### TASK DESCRIPTION
Express every line of the records below as a JSON list of strings, one string per line, leaving out blank lines.

### RECORDS TO USE
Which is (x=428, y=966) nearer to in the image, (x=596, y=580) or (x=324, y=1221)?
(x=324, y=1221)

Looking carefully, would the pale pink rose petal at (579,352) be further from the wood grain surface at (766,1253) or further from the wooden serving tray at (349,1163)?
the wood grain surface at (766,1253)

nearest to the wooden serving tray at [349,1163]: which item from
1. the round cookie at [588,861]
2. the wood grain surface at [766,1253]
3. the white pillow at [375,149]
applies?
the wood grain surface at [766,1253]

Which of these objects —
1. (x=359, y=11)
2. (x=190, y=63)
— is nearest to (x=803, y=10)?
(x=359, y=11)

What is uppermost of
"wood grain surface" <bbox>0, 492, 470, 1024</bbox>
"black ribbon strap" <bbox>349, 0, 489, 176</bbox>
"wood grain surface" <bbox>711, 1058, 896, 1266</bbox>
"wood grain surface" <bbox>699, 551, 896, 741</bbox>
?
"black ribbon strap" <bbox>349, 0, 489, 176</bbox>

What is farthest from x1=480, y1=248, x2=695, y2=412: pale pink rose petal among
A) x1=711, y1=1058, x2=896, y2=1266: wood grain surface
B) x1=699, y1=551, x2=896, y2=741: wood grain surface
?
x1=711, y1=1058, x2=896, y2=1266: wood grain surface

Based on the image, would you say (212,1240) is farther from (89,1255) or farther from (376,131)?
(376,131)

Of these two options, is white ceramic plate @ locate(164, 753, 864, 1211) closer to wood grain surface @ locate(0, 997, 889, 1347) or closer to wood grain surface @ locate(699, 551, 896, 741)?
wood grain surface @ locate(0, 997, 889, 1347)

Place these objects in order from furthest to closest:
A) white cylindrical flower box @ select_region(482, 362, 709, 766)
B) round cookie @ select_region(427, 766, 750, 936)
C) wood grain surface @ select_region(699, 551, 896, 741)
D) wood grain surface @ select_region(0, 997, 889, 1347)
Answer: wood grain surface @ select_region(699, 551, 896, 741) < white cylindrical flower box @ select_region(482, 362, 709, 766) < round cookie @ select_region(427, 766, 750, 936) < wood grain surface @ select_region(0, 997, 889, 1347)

### ANSWER TO THE EXERCISE
[
  "Which is (x=428, y=966) nearer to in the image, (x=596, y=580) or (x=324, y=1221)?",
  "(x=324, y=1221)",
  "Looking carefully, would the pale pink rose petal at (579,352) be further from the wood grain surface at (766,1253) or further from the wooden serving tray at (349,1163)?",
  "the wood grain surface at (766,1253)",
  "nearest to the wooden serving tray at [349,1163]: which item from",
  "1. the round cookie at [588,861]",
  "2. the wood grain surface at [766,1253]",
  "3. the white pillow at [375,149]",
  "applies?",
  "the wood grain surface at [766,1253]",
  "Which of these objects —",
  "1. (x=359, y=11)",
  "2. (x=190, y=63)",
  "— is nearest to (x=803, y=10)?",
  "(x=359, y=11)",
  "What is uppermost of",
  "\"wood grain surface\" <bbox>0, 492, 470, 1024</bbox>",
  "\"black ribbon strap\" <bbox>349, 0, 489, 176</bbox>",
  "\"wood grain surface\" <bbox>711, 1058, 896, 1266</bbox>",
  "\"wood grain surface\" <bbox>699, 551, 896, 741</bbox>",
  "?",
  "\"black ribbon strap\" <bbox>349, 0, 489, 176</bbox>",
  "What is farthest from x1=480, y1=248, x2=695, y2=412: pale pink rose petal among",
  "A) x1=711, y1=1058, x2=896, y2=1266: wood grain surface",
  "B) x1=699, y1=551, x2=896, y2=741: wood grain surface",
  "?",
  "x1=711, y1=1058, x2=896, y2=1266: wood grain surface",
  "Based on the image, would you say (212,1240) is farther from (89,1255) or farther from (376,131)?",
  "(376,131)",
  "Of these two options, is white ceramic plate @ locate(164, 753, 864, 1211) closer to wood grain surface @ locate(0, 997, 889, 1347) or closer to wood grain surface @ locate(699, 551, 896, 741)?",
  "wood grain surface @ locate(0, 997, 889, 1347)",
  "Place these objects in order from furthest to closest:",
  "A) white cylindrical flower box @ select_region(482, 362, 709, 766)",
  "B) round cookie @ select_region(427, 766, 750, 936)",
  "C) wood grain surface @ select_region(699, 551, 896, 741)",
  "D) wood grain surface @ select_region(0, 997, 889, 1347)",
  "Answer: wood grain surface @ select_region(699, 551, 896, 741) < white cylindrical flower box @ select_region(482, 362, 709, 766) < round cookie @ select_region(427, 766, 750, 936) < wood grain surface @ select_region(0, 997, 889, 1347)"
]